- _Yang Diminta_:
Lanjutkan teks bacaan tentang tokoh-tokoh Islam pada masa Dinasti Bani Ayyubiyah, dimulai sesudah kalimat terakhirnya.

Thursday, October 27, 2016

TOKOH-TOKOH ISLAM PADA MASA DINASTI BANI AYYUBIYAH


TOKOH-TOKOH ISLAM PADA MASA DINASTI BANI AYYUBIYAH

A.    ABDUL LATIEF AL-BAGHDADI
Nama lengkap Abdul Latief al-Baghdadi adalah Abu Mohammad Abdul Latief bin Yusuf bin Mohammad. Ia lahir pada tahun 1162 di Baghdad. Sejak kecil ia telah mempelajari alquran dan ilmu agama dari al-Wajih al-Wasiti. Menjelang dewasa, ia melanjutkan pendidikannya dengan mempelajari ilmu kedokteran dan filsafat.
Salah seorang gurunya adalah Ibnu Tilmiz. Selanjutnya, ia pergi ke Damaskus dan Mesir. Di sana, ia mendalami ilmu-ilmu agama, kedokteran, sastra, dan filsafat.
abdul Latief adalah seorang ahli anatomi, sastrawan, dan filosof. Namanya terkenal sebagai ahli anatomi pertama yang mendeskripsikan tengkorak kepala manusia dan tulang muka, termasuk tulang rahang bawah, secara lengkap dan akurat. Sepanjang hidupnya, Abdul Latief sangat tekun mempelajari ilmu kedokteran. Ia meneliti sejumlah karya para ahli medis Yunani dan mengembangkannya melalui banyak penelitian. Selain itu, ia juga mengembangkan kajian tentang tulang manusia, khususnya tulang rahang bawah. Selama berada di Mesir, ia menganalisa Teori Galenus mengenai tulang bawah dan tulang yang menghubungkan tulang punggung dengan tulang kaki, sebelum kemudian berhasil menyempurnakannya. Penelitiannya di bidang ini memunculkan banyak temuan yang mengejutkan.

- _Catatan Tersedia_:
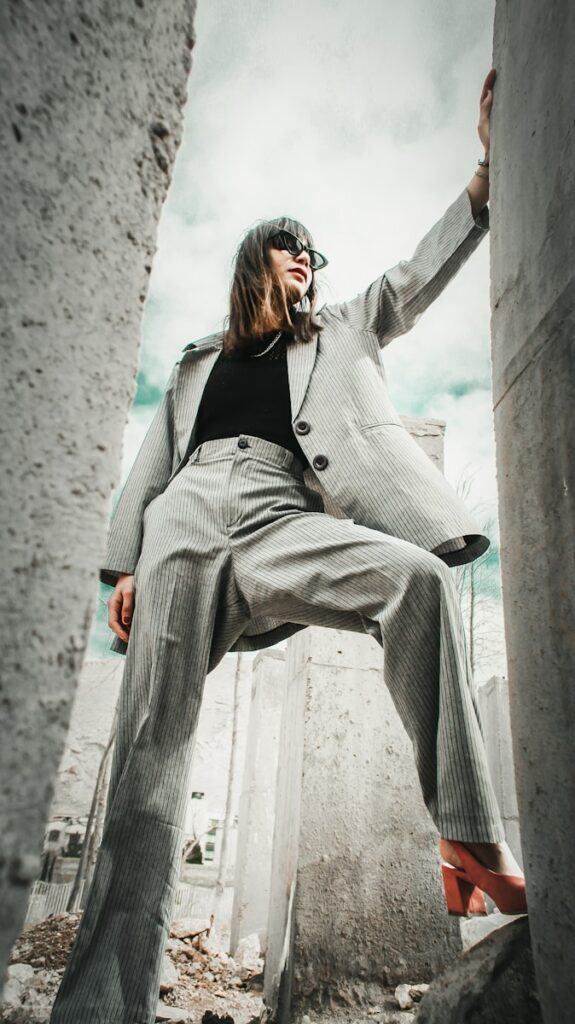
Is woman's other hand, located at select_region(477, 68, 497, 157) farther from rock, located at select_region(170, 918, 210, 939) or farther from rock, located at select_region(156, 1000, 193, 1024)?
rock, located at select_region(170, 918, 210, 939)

==

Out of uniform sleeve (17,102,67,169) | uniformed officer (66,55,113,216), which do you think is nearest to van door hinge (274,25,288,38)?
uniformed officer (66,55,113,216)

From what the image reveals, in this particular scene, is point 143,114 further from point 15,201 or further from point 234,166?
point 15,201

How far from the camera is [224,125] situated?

- _Hasil Latihan_:
Nama lengkapnya adalah Abu al-Qasim al-Junayd ibn Muhammad ibn Junayd al-Baghdadi. Ia kemudian lebih populer dengan panggilan Imam Junayd al-Baghdadi, dan terkadang juga dipanggil al-Junayd saja. Ia merupakan tokoh sufi yang besar pengaruhnya di Baghdad. Imam Junayd lahir di Kota Nihawand, Persia, dan wafat pada 298 H/910 M. Meskipun ia lahir di Nihawand, keluarganya bermukim di Kota Baghdad, tempat ia belajar hukum Islam menurut mazhab Imam Syafi’i, dan akhirnya ia menjadi qadi di Baghdad, kemudian ia menganut Mazhab Abu Tsawr.
Dalam disiplin sufi, ia adalah murid pamannya, Syaikh Sari as-Saqati (w. 253 H/867 H), saudara kandung dari ibunya sendiri. Di samping belajar dengan as-Saqati, ia juga berguru kepada Abu Abd Allah al-Haris ibn Asad al-Basri al-Baghdadi al-Muhasibi (165 H – 243 H/781 – 857 M), seorang sufi yang terkemuka di Baghdad ketika itu. Imam Junayd al-Baghdadi, bahkan dipandang sebagai murid terdekat dan paling banyak mendapatkan ilmu dari Haris al-Muhasibi tersebut.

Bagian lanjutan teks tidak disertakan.